Auto Lip Sync Blender Add-on (WIP)
Python / Blender API / NeMo Forced Aligner / Phonemizer / Google Colab / Facial Rigging
In a typical 3D animation workflow, characters have a library of facial poses that represent mouth shapes. To animate dialogue, animators manually place and adjust these shapes over time to match the audio. While this allows full creative control, it is also a repetitive and time-consuming process.
For my senior capstone project, I'm developing an automatic lip sync Blender add-on that generates a first pass of lip sync animation from input audio and a phoneme-to-blendshape mapping. The goal of this project is to accelerate the blocking stage of lip sync by providing a procedural starting point for animators to refine rather than build entirely from scratch.
At a high level, the system converts audio into timestamped phonemes and maps those phonemes to viseme blendshapes, which are then used to generate mouth animation keyframes in Blender.
Here's a compilation of test output that shows the phoneme-to-viseme mapping working on 15+ English audio clips. While debugging, I used 2D viseme images instead of 3D blendshapes to verify timing and sequence accuracy.

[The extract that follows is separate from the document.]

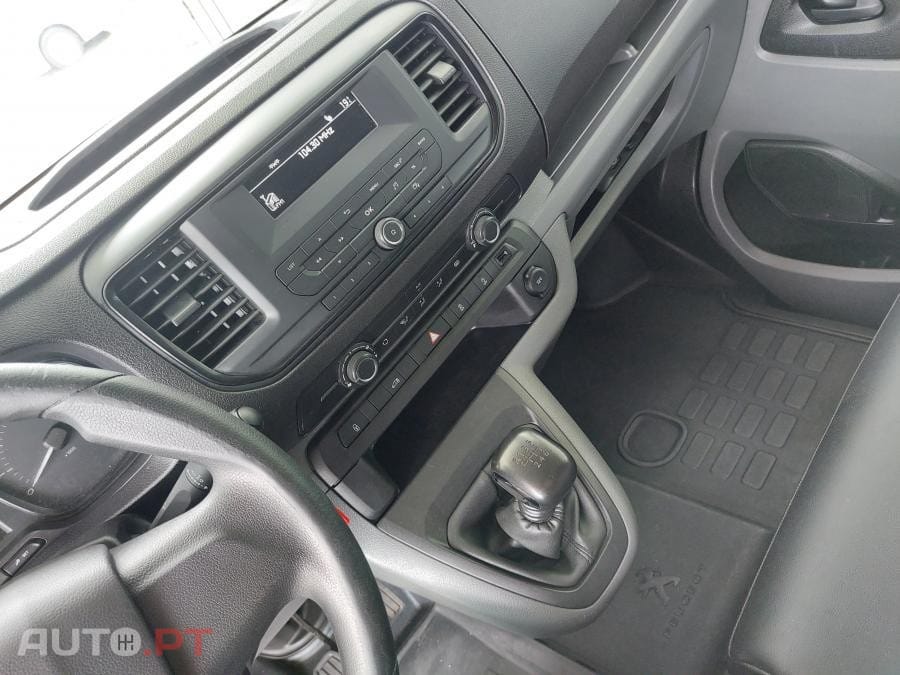 Peugeot Expert 1.5 Bluehdi L2H1 Pro Standard - IVA Dedutível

The final deliverable for this project is a functional Blender add-on that allows users to select and process an audio file (up to 1+ hour duration or as user hardware allows), define phoneme-to-blendshape mappings, and generate lip sync keyframes for a character rig. At this stage, the add-on is being fine-tuned to create reasonable keyframes for American English audio as opposed to generalizing for other languages.